Both, my local hobby shop is about 1 hour away so sometimes it does not pay to go there (due to the price of gas). They treat me well so I try to return the favor. I still buy things online too. The prices are better and so is the selection. As I progress in the hobby my desires are getting more and more specific and the LHS does not carry many things that I desire. You need to always factor in the price of shipping with online orders, sometimes the price works out to be very close. Just my .02. With a hobby shop as close as you have you will probably go there many times just to browse. If my LHS was 6 miles away I would probably go once a week just to look.
-Art


----------



## Gansett (Apr 8, 2011)

shaygetz said:


> Always support your local shop---IF THEY SERVE YOU WELL i.e. treat you like your the last customer on the planet and are patient with all your questions.


Great advice! I have 2 shops within a 10 minute drive. My first visits to both went great, until they learned I hadn't won a multi-million dollar lottery. Between checking your wallet at the door and the constant degrading/putting down of the guy up the road it grew old for me real fast.

I've made purchases from a forum member, quite a few from Ebay and a on-line hobby shop. So to answer your question I have to say on-line.


----------



## deboardfam (Oct 8, 2010)

I have a local craft/hobby shop that typically beats online prices on most things.. so if the price is right I get it there. Now on their thomas sets and things I am looking at for my kid the prices were cheaper online.


----------



## Artieiii (Apr 25, 2011)

deboardfam said:


> I have a local craft/hobby shop that typically beats online prices on most things.. so if the price is right I get it there. Now on their thomas sets and things I am looking at for my kid the prices were cheaper online.

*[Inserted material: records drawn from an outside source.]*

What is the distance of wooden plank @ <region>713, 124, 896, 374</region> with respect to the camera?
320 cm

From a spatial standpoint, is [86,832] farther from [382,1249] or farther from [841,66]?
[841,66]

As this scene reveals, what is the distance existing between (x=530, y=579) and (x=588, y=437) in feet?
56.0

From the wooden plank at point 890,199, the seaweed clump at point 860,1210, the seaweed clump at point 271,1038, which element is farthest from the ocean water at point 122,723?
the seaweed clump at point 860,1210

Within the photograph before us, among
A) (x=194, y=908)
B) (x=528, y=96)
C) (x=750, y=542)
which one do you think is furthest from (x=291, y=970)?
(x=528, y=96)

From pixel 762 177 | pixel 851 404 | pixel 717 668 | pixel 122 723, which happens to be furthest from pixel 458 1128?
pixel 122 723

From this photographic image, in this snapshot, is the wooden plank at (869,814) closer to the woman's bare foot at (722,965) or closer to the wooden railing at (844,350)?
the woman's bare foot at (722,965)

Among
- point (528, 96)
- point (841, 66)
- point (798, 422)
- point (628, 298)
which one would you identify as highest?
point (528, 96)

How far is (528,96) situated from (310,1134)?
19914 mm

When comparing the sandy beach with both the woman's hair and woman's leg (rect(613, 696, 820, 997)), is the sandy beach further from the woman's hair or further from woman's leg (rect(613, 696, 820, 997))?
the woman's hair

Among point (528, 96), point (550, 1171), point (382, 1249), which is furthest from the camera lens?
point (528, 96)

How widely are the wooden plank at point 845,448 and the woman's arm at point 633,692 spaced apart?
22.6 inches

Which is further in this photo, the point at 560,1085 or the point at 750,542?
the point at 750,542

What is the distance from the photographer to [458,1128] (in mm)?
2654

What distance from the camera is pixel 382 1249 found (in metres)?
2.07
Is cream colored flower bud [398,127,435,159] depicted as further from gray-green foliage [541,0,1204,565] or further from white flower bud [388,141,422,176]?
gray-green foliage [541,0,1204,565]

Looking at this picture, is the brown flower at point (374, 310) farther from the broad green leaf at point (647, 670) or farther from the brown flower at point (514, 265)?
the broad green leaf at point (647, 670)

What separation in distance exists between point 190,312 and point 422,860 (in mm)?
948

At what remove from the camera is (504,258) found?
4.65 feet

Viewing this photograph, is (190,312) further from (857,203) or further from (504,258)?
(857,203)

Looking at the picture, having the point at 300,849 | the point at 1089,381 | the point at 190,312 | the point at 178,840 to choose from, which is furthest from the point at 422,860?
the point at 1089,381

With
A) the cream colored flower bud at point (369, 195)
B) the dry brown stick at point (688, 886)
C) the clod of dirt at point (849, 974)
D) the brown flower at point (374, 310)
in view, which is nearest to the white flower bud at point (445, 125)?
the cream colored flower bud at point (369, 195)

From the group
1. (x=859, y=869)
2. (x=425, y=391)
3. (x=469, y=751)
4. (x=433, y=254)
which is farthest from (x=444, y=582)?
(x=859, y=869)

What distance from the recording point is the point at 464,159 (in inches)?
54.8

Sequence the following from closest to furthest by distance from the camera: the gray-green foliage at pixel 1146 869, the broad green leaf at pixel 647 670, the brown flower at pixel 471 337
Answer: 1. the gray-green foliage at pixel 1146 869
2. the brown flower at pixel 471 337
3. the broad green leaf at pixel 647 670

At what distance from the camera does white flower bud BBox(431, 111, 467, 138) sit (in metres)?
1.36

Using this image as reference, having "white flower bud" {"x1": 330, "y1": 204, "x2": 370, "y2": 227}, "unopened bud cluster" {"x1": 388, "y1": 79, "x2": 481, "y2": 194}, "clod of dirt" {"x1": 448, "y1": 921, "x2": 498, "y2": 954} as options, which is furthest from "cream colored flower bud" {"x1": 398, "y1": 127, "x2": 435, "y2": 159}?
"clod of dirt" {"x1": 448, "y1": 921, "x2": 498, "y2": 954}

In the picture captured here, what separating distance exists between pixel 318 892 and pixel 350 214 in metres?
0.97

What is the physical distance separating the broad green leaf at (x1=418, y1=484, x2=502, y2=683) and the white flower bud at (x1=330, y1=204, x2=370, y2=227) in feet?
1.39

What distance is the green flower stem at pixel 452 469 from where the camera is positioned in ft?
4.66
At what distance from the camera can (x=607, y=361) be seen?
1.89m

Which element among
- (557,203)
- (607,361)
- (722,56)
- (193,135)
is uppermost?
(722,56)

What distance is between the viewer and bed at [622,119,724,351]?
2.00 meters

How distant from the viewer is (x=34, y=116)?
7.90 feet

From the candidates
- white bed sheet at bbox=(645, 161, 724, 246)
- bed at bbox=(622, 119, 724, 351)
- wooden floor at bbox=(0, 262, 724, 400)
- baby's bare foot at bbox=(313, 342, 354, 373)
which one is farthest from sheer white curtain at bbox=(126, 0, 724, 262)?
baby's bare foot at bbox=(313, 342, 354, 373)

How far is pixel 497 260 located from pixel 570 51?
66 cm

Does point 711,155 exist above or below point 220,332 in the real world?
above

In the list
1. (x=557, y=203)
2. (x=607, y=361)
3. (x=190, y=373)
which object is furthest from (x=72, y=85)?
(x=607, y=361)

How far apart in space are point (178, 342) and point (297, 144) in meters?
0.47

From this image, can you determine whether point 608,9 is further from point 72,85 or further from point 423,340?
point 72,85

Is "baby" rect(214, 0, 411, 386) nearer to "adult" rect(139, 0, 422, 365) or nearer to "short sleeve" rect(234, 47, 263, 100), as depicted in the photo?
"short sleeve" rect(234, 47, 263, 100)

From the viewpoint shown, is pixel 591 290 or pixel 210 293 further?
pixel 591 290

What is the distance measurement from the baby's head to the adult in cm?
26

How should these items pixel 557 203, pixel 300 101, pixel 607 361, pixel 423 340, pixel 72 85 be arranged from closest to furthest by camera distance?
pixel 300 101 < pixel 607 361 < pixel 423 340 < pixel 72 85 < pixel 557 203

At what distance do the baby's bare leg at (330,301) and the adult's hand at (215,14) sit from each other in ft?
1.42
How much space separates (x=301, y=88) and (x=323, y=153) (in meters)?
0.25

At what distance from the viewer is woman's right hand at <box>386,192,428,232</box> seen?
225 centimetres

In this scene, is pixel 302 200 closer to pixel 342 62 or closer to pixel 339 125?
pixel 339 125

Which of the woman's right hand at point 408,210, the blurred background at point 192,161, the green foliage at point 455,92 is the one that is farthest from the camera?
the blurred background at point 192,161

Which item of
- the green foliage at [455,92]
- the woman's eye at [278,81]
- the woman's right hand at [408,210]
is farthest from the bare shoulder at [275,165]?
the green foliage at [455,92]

Last weekend I bought a Thomas engine and a sound decoder at my LHS. They cost me $25 more than online. The best part was being able to walk out of the store go home and put the 2 together right away. Thomas was tooting merrily around my layout within 2 hours of my purchase. To me that was worth the extra $25.
-Art


----------



## deboardfam (Oct 8, 2010)

Also hitting my first local show tommorow.. good place to buy stuff I hear. It is held by the local clubs and the craft/hobby shop. They have several all over the tristate.


----------



## Artieiii (Apr 25, 2011)

deboardfam said:


> Also hitting my first local show tommorow.. good place to buy stuff I hear. It is held by the local clubs and the craft/hobby shop. They have several all over the tristate.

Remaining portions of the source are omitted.